L'idée n'est pas nouvelle. L'accès à un chemin tout le long des eaux du Léman n'a-t-il pas été l'objet de premières démarches au Grand Conseil vaudois en 1913 déjà? Une poignée de «citoyens» ont néanmoins décidé de la remettre au goût du jour en créant «Rives publiques», dans le but de «s'insurger contre les obstacles empêchant le public d'atteindre les bords des lacs».

Stéphane Barbey, membre fondateur et trésorier de Rives publiques, raconte l'origine de l'association qui vient de naître: «Tout a commencé lors d'une balade à Mies (VD). Longeant la rive, je me suis heurté à une porte fermée à clef. Cela est en complète infraction avec la législation existante.» Et l'ancien juriste à la Fédération romande des consommateurs d'insister: «Le Plan directeur cantonal des rives vaudoises du lac Léman approuvé par le parlement en mars 2000 est bon, car il favorise notamment la réalisation d'un chemin en continu le long des rives. Mais plusieurs communes mettent les pieds au mur et refusent d'intervenir pour conserver leurs riches propriétaires.»

En effet, sous la pression d'une dizaine de localités qui ne voulaient pas davantage entendre parler du sentier que de la loi de 1926 sur le marchepied et les plans riverains, le plan directeur avait, en 1999, d'abord été renvoyé.

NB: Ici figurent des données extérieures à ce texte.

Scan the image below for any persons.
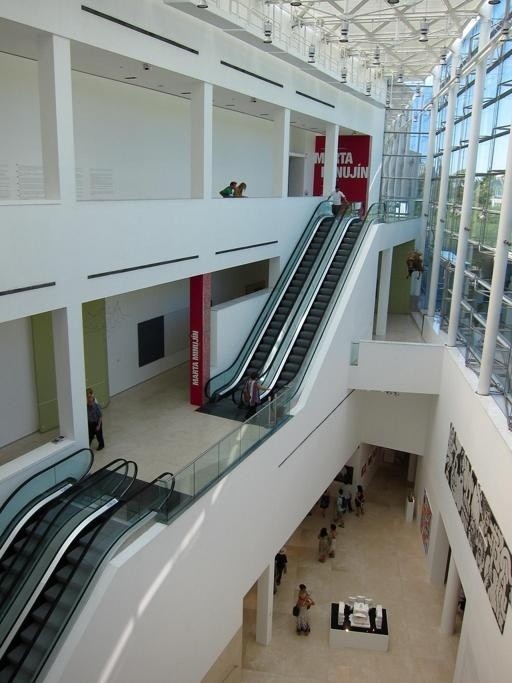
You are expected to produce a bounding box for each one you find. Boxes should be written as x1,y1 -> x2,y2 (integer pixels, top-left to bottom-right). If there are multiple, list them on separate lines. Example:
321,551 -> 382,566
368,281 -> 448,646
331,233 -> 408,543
275,547 -> 288,586
333,488 -> 347,528
457,592 -> 466,620
344,490 -> 353,513
329,523 -> 336,559
87,396 -> 104,451
327,185 -> 347,218
220,182 -> 237,197
319,490 -> 330,518
317,527 -> 330,563
233,183 -> 246,197
87,388 -> 97,404
241,371 -> 273,421
354,484 -> 368,517
296,584 -> 313,636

Le fait qu'aucun aménagement ne puisse être entrepris sans l'accord des communes a fait office de compromis. «En matière d'accès public aux rives du Léman, l'Etat n'a plus le rôle de moteur et laisse aux communes la mise en œuvre des aménagements», reconnaît Jacques Faerber, de la commission des rives du lac et adjoint du chef du Service vaudois des transports.

Dans ce contexte, l'Association Rives publiques se donne pour tâche de vérifier si les mises à l'enquête ou les directives respectent le plan directeur, indique son vice-président, l'ex-conseiller national Victor Ruffy. Quitte à faire opposition le cas échéant, comme lors d'une mise à l'enquête pour l'extension d'un port privé à Mies.

Particulièrement attentive à la moitié des quelque 80 km de rives vaudoises du Léman qu'il n'est toujours pas possible de longer, l'association envisage aussi de s'ancrer à Genève «où diverses tentatives de légiférer ont échoué», en Valais, ainsi qu'en France.